A: To determine which variables to eliminate, you need to look at the coefficients of the variables in the equations. You can eliminate a variable by making the coefficients of that variable multiples of each other. For example, if you have an equation with a coefficient of 2x and another equation with a coefficient of -2x, you can add the two equations to eliminate the variable x.

Q: What if I have a system of equations with more than three variables?

A: If you have a system of equations with more than three variables, you can still use the elimination method to solve the system. However, you may need to use more complex techniques, such as substitution or matrices, to eliminate variables.

Q: Can I use the elimination method to solve a system of equations with non-integer coefficients?

A: Yes, you can use the elimination method to solve a system of equations with non-integer coefficients. However, you may need to multiply the equations by necessary multiples to make the coefficients integers.

Q: How do I know if the elimination method will work for a particular system of equations?

A: The elimination method will work for a system of equations if the coefficients of the variables in the equations are integers or can be easily manipulated to be integers. If the coefficients are not integers, you may need to use other techniques, such as substitution or matrices, to solve the system.

Q: What are some common mistakes to avoid when using the elimination method?

A: Some common mistakes to avoid when using the elimination method include:

• Not making the coefficients of the variables multiples of each other
• Not adding or subtracting the equations correctly
• Not solving for the remaining variables after eliminating a variable
• Not checking the solution to make sure it satisfies all the equations

Q: Can I use the elimination method to solve a system of equations with fractions?

A: Yes, you can use the elimination method to solve a system of equations with fractions. However, you may need to multiply the equations by necessary multiples to eliminate the fractions.

Q: How do I know if the solution to a system of equations is unique?

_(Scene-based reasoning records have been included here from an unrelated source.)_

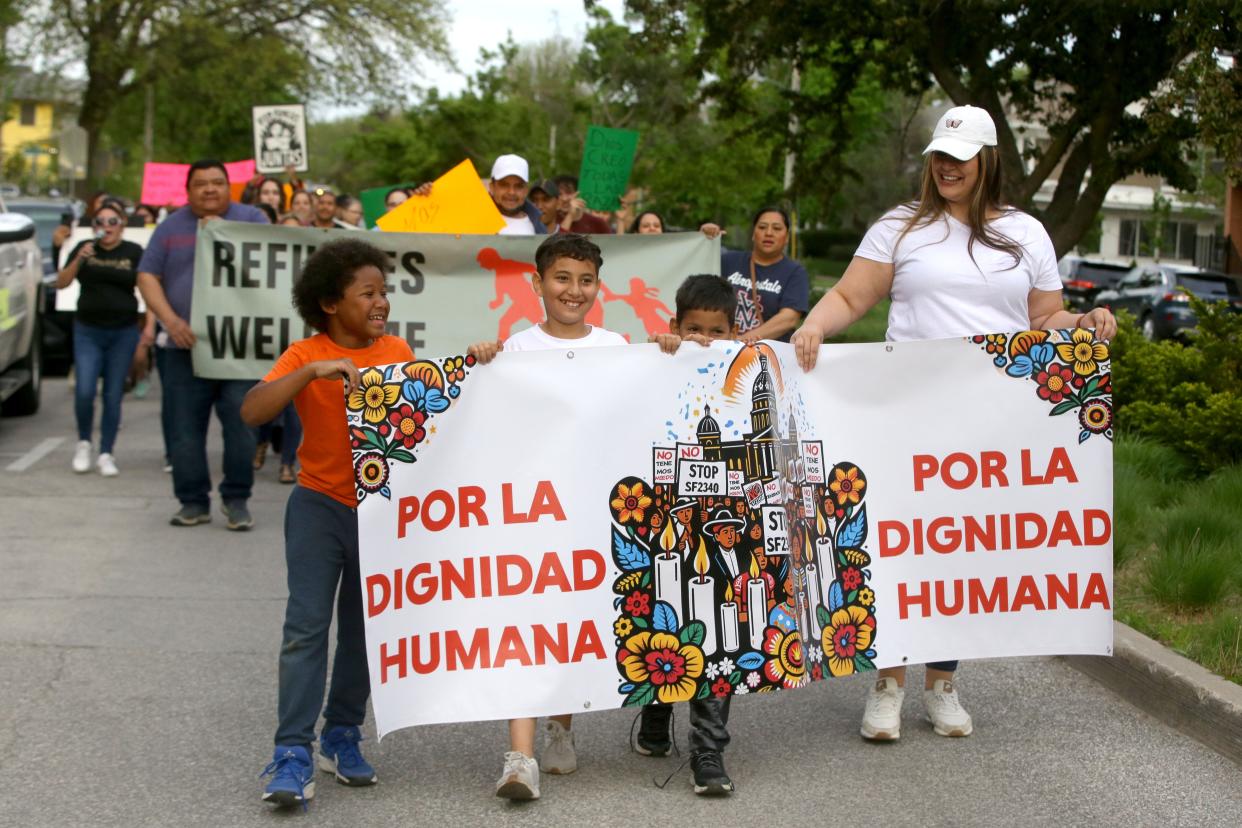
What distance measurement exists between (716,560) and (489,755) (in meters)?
1.07

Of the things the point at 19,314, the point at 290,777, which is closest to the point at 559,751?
the point at 290,777

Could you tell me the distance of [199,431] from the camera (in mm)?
9469

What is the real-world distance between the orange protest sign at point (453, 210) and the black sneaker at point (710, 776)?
17.7 ft

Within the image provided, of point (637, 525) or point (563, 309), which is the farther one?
point (563, 309)

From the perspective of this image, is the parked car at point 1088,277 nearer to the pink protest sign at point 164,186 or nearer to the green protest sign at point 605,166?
Result: the pink protest sign at point 164,186

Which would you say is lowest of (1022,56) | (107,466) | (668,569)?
(107,466)

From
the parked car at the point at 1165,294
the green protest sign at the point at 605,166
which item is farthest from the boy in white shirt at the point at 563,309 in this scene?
the parked car at the point at 1165,294

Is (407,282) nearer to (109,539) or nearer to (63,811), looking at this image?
(109,539)

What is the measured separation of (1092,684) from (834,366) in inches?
77.2

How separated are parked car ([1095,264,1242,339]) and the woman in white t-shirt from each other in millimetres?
23205

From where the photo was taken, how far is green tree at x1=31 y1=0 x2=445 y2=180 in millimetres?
36844

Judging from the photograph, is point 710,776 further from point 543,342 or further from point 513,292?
point 513,292

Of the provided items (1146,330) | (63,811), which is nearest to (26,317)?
(63,811)

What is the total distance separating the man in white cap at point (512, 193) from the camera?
975cm
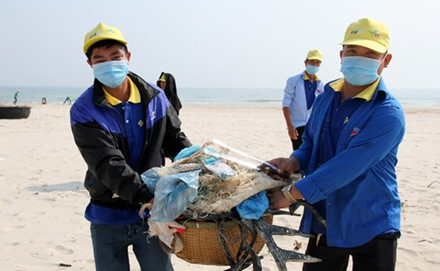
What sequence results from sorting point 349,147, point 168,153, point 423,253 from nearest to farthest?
1. point 349,147
2. point 168,153
3. point 423,253

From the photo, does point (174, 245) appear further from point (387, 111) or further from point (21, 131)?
point (21, 131)

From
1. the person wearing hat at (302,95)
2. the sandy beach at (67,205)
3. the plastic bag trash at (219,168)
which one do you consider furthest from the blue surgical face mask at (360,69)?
the person wearing hat at (302,95)

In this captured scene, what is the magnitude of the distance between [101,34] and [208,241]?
127 centimetres

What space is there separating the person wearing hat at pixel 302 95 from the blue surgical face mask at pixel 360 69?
401 centimetres

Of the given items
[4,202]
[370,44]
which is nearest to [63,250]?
[4,202]

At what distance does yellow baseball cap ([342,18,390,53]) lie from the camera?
229 cm

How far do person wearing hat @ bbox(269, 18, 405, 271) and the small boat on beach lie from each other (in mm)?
17059

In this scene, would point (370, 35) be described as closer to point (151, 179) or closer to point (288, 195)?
point (288, 195)

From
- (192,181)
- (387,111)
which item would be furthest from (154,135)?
(387,111)

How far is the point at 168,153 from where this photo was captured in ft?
9.64

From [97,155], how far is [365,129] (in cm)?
142

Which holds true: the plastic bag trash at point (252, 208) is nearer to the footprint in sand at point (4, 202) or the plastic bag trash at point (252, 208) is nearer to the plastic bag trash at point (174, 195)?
the plastic bag trash at point (174, 195)

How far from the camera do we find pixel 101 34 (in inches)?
97.0

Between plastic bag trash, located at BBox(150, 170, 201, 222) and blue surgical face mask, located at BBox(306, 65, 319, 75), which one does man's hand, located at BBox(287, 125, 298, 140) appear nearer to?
blue surgical face mask, located at BBox(306, 65, 319, 75)
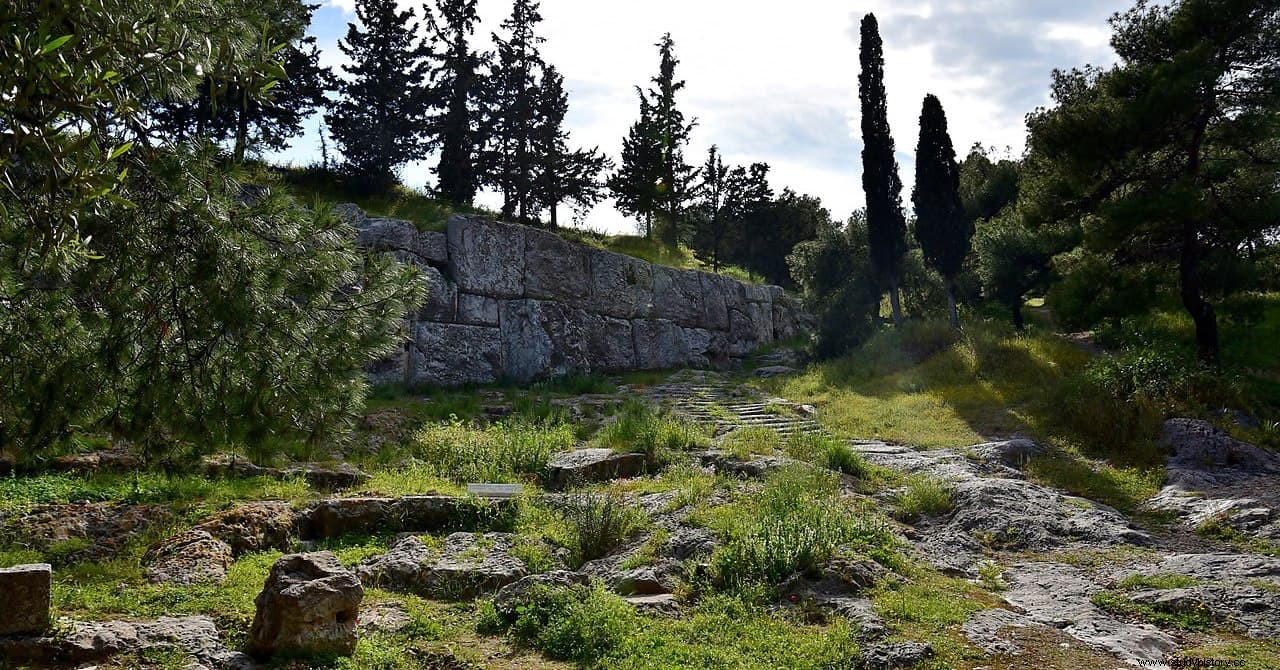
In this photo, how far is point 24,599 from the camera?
12.3 feet

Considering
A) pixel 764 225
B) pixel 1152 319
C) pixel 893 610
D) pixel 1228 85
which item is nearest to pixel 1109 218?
pixel 1228 85

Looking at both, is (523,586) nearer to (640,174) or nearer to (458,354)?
(458,354)

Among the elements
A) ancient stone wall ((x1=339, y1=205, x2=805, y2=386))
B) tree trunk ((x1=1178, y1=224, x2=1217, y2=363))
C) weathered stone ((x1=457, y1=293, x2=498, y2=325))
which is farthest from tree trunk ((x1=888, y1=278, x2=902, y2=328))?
weathered stone ((x1=457, y1=293, x2=498, y2=325))

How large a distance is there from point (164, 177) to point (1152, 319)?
57.0 feet

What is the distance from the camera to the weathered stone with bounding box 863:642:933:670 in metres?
4.09

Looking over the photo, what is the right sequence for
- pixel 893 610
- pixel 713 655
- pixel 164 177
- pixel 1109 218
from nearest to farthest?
pixel 164 177 → pixel 713 655 → pixel 893 610 → pixel 1109 218

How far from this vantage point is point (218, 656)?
3.93 meters

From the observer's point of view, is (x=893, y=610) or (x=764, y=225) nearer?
(x=893, y=610)

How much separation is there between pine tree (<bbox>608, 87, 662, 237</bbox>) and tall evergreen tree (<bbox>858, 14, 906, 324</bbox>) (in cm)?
771

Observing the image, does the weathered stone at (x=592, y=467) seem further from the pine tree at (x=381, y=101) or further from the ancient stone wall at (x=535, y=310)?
the pine tree at (x=381, y=101)

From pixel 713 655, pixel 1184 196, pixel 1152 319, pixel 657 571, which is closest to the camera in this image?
pixel 713 655

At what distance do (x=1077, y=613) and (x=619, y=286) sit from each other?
48.2 ft

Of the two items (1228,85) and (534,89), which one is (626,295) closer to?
(534,89)

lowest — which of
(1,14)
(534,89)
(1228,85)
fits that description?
(1,14)
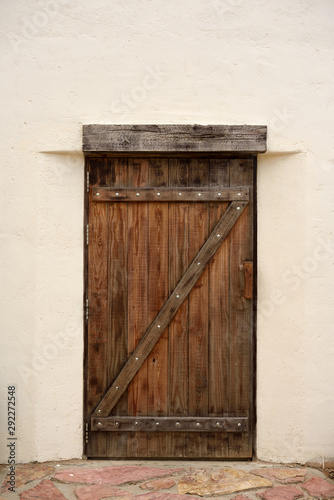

A: The solution to a system of equations is unique if the system has a unique solution. If the system has multiple solutions, the solution is not unique.

Q: Can I use the elimination method to solve a system of equations with complex numbers?

A: Yes, you can use the elimination method to solve a system of equations with complex numbers. However, you may need to use more complex techniques, such as substitution or matrices, to eliminate variables.

Conclusion

The elimination method is a powerful technique for solving systems of linear equations. By understanding how to use the elimination method, you can solve systems of equations with ease. Remember to make the coefficients of the variables multiples of each other, add or subtract the equations correctly, and solve for the remaining variables after eliminating a variable. With practice, you will become proficient in using the elimination method to solve systems of linear equations.